REQUIRED WORK: Return everything from the line containing "In order from" down to the line containing "Answer: the point", both included, reproduced without any change.

PROVIDED RECORDS:
- - - - - - -
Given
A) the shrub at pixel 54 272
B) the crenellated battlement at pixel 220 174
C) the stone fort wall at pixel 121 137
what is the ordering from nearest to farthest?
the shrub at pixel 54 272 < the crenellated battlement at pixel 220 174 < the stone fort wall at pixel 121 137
- - - - - - -
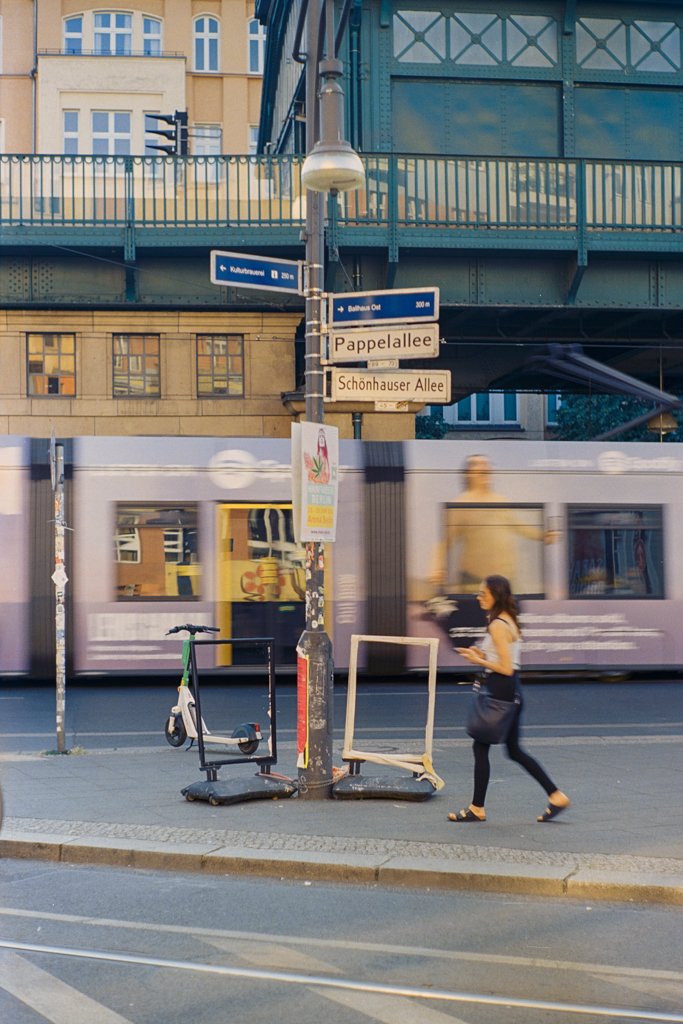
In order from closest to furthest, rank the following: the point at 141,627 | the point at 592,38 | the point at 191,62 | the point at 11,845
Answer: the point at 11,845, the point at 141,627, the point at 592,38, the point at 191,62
- - - - - - -
FINISHED EXERCISE:
In order from closest to furthest, rank the following: the point at 141,627 | the point at 592,38 | the point at 191,62 | the point at 11,845
Answer: the point at 11,845, the point at 141,627, the point at 592,38, the point at 191,62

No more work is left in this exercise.